Después de la Constituyente, la vía de la violencia quedó deslegitimada. Desgraciadamente, desde entonces la guerrilla y los paramilitares, en su insensatez criminal, se obstinan en avasallar el pueblo que pretenden defender, en asesinar el futuro que dicen anhelar.

Pero hoy, como hace diez años, debemos enfrentar la adversidad con fe, coraje y decisión. Debemos seguir adelante en la certeza de que Colombia es tierra fértil para la semilla de la esperanza y una base sólida para quien quiera construir con generosidad y determinación.
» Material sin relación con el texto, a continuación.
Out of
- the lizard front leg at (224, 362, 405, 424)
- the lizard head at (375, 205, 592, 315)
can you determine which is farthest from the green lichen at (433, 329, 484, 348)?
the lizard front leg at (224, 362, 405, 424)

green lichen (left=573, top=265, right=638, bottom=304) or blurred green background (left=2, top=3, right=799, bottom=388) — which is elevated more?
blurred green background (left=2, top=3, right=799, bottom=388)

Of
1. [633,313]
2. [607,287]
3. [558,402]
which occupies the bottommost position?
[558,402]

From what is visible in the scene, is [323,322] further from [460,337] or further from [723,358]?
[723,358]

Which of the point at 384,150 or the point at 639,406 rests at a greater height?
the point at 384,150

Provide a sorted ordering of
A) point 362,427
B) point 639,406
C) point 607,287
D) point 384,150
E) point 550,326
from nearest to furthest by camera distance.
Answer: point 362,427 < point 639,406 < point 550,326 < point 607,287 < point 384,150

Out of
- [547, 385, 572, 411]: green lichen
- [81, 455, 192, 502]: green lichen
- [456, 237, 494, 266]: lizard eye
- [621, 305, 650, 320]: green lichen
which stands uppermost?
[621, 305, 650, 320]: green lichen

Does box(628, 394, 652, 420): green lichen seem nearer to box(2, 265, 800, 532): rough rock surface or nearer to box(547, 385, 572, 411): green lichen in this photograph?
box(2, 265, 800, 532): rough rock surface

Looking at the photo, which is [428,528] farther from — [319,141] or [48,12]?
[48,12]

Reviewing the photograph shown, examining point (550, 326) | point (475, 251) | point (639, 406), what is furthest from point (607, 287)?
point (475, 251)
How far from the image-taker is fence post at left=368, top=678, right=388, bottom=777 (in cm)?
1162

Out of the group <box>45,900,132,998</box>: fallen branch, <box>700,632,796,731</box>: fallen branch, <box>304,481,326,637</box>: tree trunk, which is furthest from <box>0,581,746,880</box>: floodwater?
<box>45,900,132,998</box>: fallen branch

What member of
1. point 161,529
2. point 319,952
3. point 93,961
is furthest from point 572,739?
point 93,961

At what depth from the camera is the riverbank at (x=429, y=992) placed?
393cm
Hemos resistido y superado tantos peligros a lo largo de nuestra convulsionada historia que nadie puede dudar de nuestro empecinamiento.

De la profunda crisis en la que vivimos tampoco podremos salir refugiándonos en el pasado, amparándonos en el sueño autoritario, cediendo los espacios de transformación a los violentos. Hoy como ayer, es claro que el camino del progreso, la justicia y la equidad no se encuentra en la punta de los fusiles, no se construye con el secuestro, el homicidio o la barbarie. Sólo con más reformas y más democracia podremos salir de la encrucijada en la que estamos.

De nosotros depende cumplir con unos ideales que adoptamos en un momento de lúcido consenso y que debemos preservar. Debemos convocar a toda la nación para que entre todos, sin exclusiones, sin odios ni rencores, actuemos pensando sólo en lo mejor para el futuro de Colombia y de nuestros hijos.